**Raw records:**
**********

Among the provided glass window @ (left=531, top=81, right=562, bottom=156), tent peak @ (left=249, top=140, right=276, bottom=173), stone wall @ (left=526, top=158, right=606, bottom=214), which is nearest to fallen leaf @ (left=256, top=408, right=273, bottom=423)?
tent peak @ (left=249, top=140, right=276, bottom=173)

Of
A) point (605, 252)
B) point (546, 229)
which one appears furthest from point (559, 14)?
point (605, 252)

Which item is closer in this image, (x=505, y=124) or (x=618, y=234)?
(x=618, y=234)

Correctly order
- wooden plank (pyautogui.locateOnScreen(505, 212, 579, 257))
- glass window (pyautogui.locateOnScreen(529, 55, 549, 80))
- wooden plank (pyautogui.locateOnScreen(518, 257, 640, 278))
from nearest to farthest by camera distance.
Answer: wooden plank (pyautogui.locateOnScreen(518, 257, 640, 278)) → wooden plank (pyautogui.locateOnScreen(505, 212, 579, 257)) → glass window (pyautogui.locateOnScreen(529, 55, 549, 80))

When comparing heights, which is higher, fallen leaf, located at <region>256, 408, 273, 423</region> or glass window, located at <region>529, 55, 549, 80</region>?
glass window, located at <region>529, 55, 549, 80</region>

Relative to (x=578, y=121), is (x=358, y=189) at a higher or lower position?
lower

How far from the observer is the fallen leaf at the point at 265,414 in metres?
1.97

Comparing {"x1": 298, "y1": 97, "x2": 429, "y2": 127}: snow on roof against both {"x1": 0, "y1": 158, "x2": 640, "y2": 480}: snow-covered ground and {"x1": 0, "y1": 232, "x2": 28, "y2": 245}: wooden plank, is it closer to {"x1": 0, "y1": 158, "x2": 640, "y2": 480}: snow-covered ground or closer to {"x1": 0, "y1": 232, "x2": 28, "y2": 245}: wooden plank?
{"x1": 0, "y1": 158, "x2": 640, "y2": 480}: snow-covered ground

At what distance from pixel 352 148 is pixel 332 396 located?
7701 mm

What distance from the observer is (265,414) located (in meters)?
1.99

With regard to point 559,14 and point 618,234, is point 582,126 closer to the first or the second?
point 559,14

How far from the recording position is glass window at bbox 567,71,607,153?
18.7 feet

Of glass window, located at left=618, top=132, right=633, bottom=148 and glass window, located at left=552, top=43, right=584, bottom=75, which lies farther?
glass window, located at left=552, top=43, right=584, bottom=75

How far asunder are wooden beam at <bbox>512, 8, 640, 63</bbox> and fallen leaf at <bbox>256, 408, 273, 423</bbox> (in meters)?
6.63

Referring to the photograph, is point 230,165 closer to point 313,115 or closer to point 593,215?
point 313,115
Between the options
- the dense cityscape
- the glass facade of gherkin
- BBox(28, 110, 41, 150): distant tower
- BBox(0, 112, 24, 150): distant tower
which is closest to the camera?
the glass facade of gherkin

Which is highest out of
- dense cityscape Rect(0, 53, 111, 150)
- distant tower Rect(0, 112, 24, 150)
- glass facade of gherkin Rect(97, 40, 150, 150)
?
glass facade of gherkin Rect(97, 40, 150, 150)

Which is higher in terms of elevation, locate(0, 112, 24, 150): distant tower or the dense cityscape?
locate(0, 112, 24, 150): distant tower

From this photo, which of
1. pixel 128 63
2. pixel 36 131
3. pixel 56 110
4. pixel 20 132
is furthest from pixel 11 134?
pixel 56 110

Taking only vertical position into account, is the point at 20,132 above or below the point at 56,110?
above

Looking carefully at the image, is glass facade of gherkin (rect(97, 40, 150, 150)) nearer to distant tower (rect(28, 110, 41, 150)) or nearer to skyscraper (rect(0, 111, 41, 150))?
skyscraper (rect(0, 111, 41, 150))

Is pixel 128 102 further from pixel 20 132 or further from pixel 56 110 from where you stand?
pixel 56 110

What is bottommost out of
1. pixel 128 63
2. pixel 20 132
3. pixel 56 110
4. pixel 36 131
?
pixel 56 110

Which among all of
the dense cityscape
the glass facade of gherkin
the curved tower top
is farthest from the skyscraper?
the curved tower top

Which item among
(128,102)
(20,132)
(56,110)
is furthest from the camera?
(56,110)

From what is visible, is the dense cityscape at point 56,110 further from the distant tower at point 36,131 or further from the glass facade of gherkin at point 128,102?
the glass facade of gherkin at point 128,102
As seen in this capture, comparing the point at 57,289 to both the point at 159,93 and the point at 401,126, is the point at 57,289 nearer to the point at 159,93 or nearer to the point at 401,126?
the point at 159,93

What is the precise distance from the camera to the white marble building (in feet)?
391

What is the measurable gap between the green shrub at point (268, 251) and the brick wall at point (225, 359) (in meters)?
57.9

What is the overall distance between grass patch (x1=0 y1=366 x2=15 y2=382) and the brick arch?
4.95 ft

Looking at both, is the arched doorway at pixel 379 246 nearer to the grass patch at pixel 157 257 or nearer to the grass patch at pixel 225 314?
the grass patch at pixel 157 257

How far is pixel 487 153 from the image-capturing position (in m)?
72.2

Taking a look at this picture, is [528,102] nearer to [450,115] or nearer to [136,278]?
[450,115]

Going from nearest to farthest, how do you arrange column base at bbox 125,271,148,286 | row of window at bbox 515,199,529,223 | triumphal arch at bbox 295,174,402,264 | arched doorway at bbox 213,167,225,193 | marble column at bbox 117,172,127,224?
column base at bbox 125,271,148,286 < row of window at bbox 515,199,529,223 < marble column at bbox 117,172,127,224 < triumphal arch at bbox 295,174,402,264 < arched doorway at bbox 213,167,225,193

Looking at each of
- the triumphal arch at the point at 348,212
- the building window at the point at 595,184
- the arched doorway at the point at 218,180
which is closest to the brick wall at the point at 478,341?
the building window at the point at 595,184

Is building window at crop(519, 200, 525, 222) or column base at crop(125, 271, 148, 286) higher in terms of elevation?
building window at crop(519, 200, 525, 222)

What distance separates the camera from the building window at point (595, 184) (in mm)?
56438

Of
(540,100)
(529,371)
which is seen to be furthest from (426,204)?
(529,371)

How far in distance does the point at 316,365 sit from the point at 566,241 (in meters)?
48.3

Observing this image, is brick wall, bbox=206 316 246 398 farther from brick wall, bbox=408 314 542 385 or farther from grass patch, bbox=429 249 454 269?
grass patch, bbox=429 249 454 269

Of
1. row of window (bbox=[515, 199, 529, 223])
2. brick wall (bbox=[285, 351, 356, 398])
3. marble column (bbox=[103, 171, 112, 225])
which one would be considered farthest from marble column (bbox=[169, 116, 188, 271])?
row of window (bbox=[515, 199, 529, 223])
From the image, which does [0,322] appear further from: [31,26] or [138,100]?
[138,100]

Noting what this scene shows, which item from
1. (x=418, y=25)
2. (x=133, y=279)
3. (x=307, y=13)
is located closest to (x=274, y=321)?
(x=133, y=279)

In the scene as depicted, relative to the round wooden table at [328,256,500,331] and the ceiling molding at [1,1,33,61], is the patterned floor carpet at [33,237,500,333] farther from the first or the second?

**********

**SET PROBLEM:** Copy the material above, line for line.

**CORRECT RESULT:**
Among the provided glass window @ (left=531, top=81, right=562, bottom=156), tent peak @ (left=249, top=140, right=276, bottom=173), stone wall @ (left=526, top=158, right=606, bottom=214), which is nearest to fallen leaf @ (left=256, top=408, right=273, bottom=423)?
tent peak @ (left=249, top=140, right=276, bottom=173)

Of
A) point (605, 252)
B) point (546, 229)
which one appears furthest from point (559, 14)?
point (605, 252)

Which item is closer in this image, (x=505, y=124) or (x=618, y=234)?
(x=618, y=234)

Correctly order
- wooden plank (pyautogui.locateOnScreen(505, 212, 579, 257))
- glass window (pyautogui.locateOnScreen(529, 55, 549, 80))
- wooden plank (pyautogui.locateOnScreen(518, 257, 640, 278))
from nearest to farthest by camera distance.
Answer: wooden plank (pyautogui.locateOnScreen(518, 257, 640, 278)) → wooden plank (pyautogui.locateOnScreen(505, 212, 579, 257)) → glass window (pyautogui.locateOnScreen(529, 55, 549, 80))

When comparing heights, which is higher, fallen leaf, located at <region>256, 408, 273, 423</region> or glass window, located at <region>529, 55, 549, 80</region>?
glass window, located at <region>529, 55, 549, 80</region>

Relative to (x=578, y=121), is (x=358, y=189) at a higher or lower position?
lower

How far from the observer is the fallen leaf at the point at 265,414 in metres?
1.97

Comparing {"x1": 298, "y1": 97, "x2": 429, "y2": 127}: snow on roof against both {"x1": 0, "y1": 158, "x2": 640, "y2": 480}: snow-covered ground and {"x1": 0, "y1": 232, "x2": 28, "y2": 245}: wooden plank, is it closer to {"x1": 0, "y1": 158, "x2": 640, "y2": 480}: snow-covered ground or closer to {"x1": 0, "y1": 232, "x2": 28, "y2": 245}: wooden plank?
{"x1": 0, "y1": 158, "x2": 640, "y2": 480}: snow-covered ground

At what distance from pixel 352 148 is pixel 332 396 located?
7701 mm

What distance from the observer is (265,414) located (in meters)?
1.99

With regard to point 559,14 and point 618,234, is point 582,126 closer to the first or the second?
point 559,14

How far from the recording position is glass window at bbox 567,71,607,153?
18.7 feet

Of glass window, located at left=618, top=132, right=633, bottom=148 and glass window, located at left=552, top=43, right=584, bottom=75, which lies farther?
glass window, located at left=552, top=43, right=584, bottom=75

How far asunder are wooden beam at <bbox>512, 8, 640, 63</bbox> and fallen leaf at <bbox>256, 408, 273, 423</bbox> (in meters)?
6.63

Referring to the photograph, is point 230,165 closer to point 313,115 or closer to point 593,215?
point 313,115
Between the options
- the dense cityscape
- the glass facade of gherkin
- BBox(28, 110, 41, 150): distant tower
- BBox(0, 112, 24, 150): distant tower
which is closest to the camera?
the glass facade of gherkin

Which is highest out of
- dense cityscape Rect(0, 53, 111, 150)
- distant tower Rect(0, 112, 24, 150)
- glass facade of gherkin Rect(97, 40, 150, 150)
?
glass facade of gherkin Rect(97, 40, 150, 150)

Which is higher in terms of elevation, locate(0, 112, 24, 150): distant tower or the dense cityscape?
locate(0, 112, 24, 150): distant tower

From this photo, which of
1. pixel 128 63
2. pixel 36 131
3. pixel 56 110
4. pixel 20 132
is furthest from pixel 11 134?
pixel 56 110

Taking only vertical position into account, is the point at 20,132 above or below the point at 56,110?
above

Looking carefully at the image, is glass facade of gherkin (rect(97, 40, 150, 150)) nearer to distant tower (rect(28, 110, 41, 150)) or nearer to skyscraper (rect(0, 111, 41, 150))?
skyscraper (rect(0, 111, 41, 150))

Is pixel 128 102 further from pixel 20 132 or further from pixel 56 110 from where you stand?
pixel 56 110

What is bottommost out of
1. pixel 128 63
2. pixel 20 132
3. pixel 56 110
4. pixel 36 131
?
pixel 56 110

Which among all of
the dense cityscape
the glass facade of gherkin
the curved tower top
is farthest from the skyscraper?
the curved tower top

Which item among
(128,102)
(20,132)
(56,110)
is furthest from the camera?
(56,110)

From what is visible, is the dense cityscape at point 56,110 further from the distant tower at point 36,131 or further from the glass facade of gherkin at point 128,102?
the glass facade of gherkin at point 128,102
As seen in this capture, comparing the point at 57,289 to both the point at 159,93 and the point at 401,126, is the point at 57,289 nearer to the point at 159,93 or nearer to the point at 401,126?
the point at 159,93

What is the precise distance from the camera to the white marble building (in feet)?
391

What is the measurable gap between the green shrub at point (268, 251) and the brick wall at point (225, 359) (in meters)?
57.9

What is the overall distance between grass patch (x1=0 y1=366 x2=15 y2=382) and the brick arch?
4.95 ft

Looking at both, is the arched doorway at pixel 379 246 nearer to the grass patch at pixel 157 257 or nearer to the grass patch at pixel 225 314?
the grass patch at pixel 157 257

How far is pixel 487 153 from the image-capturing position (in m)?
72.2

Taking a look at this picture, is [528,102] nearer to [450,115] or nearer to [136,278]?
[450,115]

Going from nearest to farthest, how do you arrange column base at bbox 125,271,148,286 | row of window at bbox 515,199,529,223 | triumphal arch at bbox 295,174,402,264 | arched doorway at bbox 213,167,225,193 | marble column at bbox 117,172,127,224?
column base at bbox 125,271,148,286 < row of window at bbox 515,199,529,223 < marble column at bbox 117,172,127,224 < triumphal arch at bbox 295,174,402,264 < arched doorway at bbox 213,167,225,193

Looking at each of
- the triumphal arch at the point at 348,212
- the building window at the point at 595,184
- the arched doorway at the point at 218,180
which is closest to the brick wall at the point at 478,341?
the building window at the point at 595,184

Is building window at crop(519, 200, 525, 222) or column base at crop(125, 271, 148, 286) higher in terms of elevation?
building window at crop(519, 200, 525, 222)

What distance separates the camera from the building window at point (595, 184) (in mm)?
56438

Of
(540,100)
(529,371)
which is seen to be furthest from (426,204)?
(529,371)

How far in distance does the point at 316,365 sit from the point at 566,241 (in meters)?
48.3

Observing this image, is brick wall, bbox=206 316 246 398 farther from brick wall, bbox=408 314 542 385 or farther from grass patch, bbox=429 249 454 269?
grass patch, bbox=429 249 454 269

Of
1. row of window (bbox=[515, 199, 529, 223])
2. brick wall (bbox=[285, 351, 356, 398])
3. marble column (bbox=[103, 171, 112, 225])
which one would be considered farthest from marble column (bbox=[169, 116, 188, 271])?
row of window (bbox=[515, 199, 529, 223])
From the image, which does [0,322] appear further from: [31,26] or [138,100]?
[138,100]

Noting what this scene shows, which item from
1. (x=418, y=25)
2. (x=133, y=279)
3. (x=307, y=13)
is located closest to (x=274, y=321)?
(x=133, y=279)

In the scene as depicted, relative to the round wooden table at [328,256,500,331] and the ceiling molding at [1,1,33,61], is the patterned floor carpet at [33,237,500,333] farther from the first or the second?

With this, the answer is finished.